Depression affects your eyes!

Thursday, April 2, 2009

It's more than just being under blues. Clinical depression affects the way we process information in our brain, negatively affecting memory, attention span, and the brain's ability to learn new things.

Now Tokyo University research has provided scientific proof that depression changes our visual perception as well.

A research team headed by Dr. Kimutaku Takuya at Tokyo University compared the visual perception of healthy people to those hospitalized for depression. The clinically depressed, they assessed, lacked the ability to fill in parts of a picture when those parts were missing or faint.

"Vision is processed in the brain, and we already know that depression affects cognitive functioning," says Dr. Takuya , whose team pioneered a study on visual perception in people with depression. The new results linking depression to eyesight could result in a breakthrough tool to accurately diagnose depression.

Not Seeing the Whole Picture

To investigate the effects of depression on visual perception, Dr. Takuya developed a computerized test that let him assess "the filling-in process" that a healthy mind undertakes when looking at objects. The researchers asked 27 control subjects and 32 patients hospitalized for major depression to look at identical images and report what they saw. The control subjects were able to successfully fill in and "see" missing parts, while the depressive ones were not.

"We see with our brain, not with our eyes. The eye is only the tool," says Dr. Takuya , who is studying the brainwave activity of patients during the experiment. He found very unusual patterns emerging: the brain activity of depressed people looked different from that of the control group.

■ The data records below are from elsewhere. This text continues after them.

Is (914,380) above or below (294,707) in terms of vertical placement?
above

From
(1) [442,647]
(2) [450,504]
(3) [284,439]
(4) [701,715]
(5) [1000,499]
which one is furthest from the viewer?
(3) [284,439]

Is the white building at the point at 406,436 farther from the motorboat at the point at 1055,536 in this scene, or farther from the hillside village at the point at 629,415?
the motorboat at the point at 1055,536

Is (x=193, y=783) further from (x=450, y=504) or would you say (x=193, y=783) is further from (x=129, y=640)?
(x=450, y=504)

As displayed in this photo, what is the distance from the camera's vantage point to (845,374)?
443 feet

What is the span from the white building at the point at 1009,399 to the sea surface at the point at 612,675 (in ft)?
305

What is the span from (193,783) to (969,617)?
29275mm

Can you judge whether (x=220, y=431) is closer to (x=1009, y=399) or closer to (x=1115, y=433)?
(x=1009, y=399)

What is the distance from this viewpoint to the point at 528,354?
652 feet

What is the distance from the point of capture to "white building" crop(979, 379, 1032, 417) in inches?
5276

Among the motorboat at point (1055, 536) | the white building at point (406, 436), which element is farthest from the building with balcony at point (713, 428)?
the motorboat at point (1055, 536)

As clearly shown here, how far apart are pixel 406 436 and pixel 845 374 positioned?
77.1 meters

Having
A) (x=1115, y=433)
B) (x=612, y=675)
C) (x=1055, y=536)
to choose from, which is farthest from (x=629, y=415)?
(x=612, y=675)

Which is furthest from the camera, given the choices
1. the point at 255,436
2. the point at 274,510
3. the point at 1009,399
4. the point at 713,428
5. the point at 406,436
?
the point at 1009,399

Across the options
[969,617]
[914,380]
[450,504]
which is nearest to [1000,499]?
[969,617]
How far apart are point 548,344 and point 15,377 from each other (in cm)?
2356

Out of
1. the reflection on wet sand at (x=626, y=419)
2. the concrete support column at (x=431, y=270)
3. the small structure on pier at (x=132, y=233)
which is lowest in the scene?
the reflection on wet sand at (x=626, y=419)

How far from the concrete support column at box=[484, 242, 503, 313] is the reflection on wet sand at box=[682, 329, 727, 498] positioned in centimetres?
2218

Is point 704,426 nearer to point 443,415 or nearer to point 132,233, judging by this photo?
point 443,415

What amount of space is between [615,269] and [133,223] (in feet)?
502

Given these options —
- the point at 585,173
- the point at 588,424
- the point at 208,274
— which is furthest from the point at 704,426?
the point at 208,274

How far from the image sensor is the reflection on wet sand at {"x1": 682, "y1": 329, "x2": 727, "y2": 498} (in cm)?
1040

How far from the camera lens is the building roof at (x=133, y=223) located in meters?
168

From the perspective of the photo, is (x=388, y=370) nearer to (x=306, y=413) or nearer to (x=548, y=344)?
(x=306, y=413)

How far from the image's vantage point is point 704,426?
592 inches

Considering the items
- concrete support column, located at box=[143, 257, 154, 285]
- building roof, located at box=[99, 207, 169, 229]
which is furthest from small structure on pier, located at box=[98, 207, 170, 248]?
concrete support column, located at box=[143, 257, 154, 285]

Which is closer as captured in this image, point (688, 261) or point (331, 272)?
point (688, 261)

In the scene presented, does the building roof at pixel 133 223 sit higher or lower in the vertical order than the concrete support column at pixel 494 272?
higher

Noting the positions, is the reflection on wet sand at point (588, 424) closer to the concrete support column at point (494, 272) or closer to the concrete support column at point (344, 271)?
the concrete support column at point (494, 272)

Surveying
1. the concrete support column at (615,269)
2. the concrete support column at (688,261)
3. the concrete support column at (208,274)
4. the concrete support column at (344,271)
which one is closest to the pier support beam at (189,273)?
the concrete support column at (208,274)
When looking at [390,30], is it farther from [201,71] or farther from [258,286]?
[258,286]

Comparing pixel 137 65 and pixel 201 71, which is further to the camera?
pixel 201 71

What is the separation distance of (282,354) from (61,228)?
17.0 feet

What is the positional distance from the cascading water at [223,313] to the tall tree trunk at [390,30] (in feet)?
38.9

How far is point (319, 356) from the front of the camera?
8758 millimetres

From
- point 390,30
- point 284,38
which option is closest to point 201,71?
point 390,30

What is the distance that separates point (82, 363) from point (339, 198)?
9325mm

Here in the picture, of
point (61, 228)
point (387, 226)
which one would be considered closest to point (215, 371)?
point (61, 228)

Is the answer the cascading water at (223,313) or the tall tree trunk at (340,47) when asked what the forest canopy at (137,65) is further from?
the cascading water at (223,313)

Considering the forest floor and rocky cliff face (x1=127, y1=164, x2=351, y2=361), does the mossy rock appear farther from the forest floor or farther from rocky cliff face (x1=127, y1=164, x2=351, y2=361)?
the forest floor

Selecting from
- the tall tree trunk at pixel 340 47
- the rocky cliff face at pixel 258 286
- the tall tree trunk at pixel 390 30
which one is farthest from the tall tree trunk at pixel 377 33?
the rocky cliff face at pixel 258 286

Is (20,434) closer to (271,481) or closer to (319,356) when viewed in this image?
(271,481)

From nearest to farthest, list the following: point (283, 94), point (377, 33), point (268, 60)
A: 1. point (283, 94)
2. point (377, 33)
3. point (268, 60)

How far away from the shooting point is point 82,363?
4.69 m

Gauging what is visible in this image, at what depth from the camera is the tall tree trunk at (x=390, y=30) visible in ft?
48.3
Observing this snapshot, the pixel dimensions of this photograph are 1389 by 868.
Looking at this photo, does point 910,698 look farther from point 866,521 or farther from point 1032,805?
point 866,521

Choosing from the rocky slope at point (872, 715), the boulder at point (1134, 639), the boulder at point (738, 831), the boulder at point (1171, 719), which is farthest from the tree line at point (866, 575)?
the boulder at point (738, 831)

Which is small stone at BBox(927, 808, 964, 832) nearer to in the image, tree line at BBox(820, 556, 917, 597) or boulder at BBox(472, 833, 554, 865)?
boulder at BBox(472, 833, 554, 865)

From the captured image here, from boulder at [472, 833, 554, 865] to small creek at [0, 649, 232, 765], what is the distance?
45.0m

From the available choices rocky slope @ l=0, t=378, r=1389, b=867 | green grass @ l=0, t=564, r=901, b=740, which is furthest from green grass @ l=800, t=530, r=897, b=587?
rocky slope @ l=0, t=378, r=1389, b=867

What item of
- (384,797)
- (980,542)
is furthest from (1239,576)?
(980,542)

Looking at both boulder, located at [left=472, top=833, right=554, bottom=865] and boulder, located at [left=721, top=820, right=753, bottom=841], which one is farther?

New Diagnosis and Treatment Options

"We are now taking our results and looking at ways we can take the signals in the brain and turn them into an objective tool, both in diagnostics and for monitoring the course of treatment," says Dr. Takuya.

With such a tool, visual perception tests might give psychiatrists a better way to diagnose depression. Currently there is no non-biased test to assess whether someone is clinically depressed. Because of the biases inherent in self-administered tests, diagnostic questionnaires can produce inaccurate results, denying patients medication or hospitalization.

Seeing a Fuller Picture of Depression

Dr. Takuya is now taking the next step and developing an EEG test that could be administered in any clinic or hospital to scan brain activity for the signature signs that depression creates.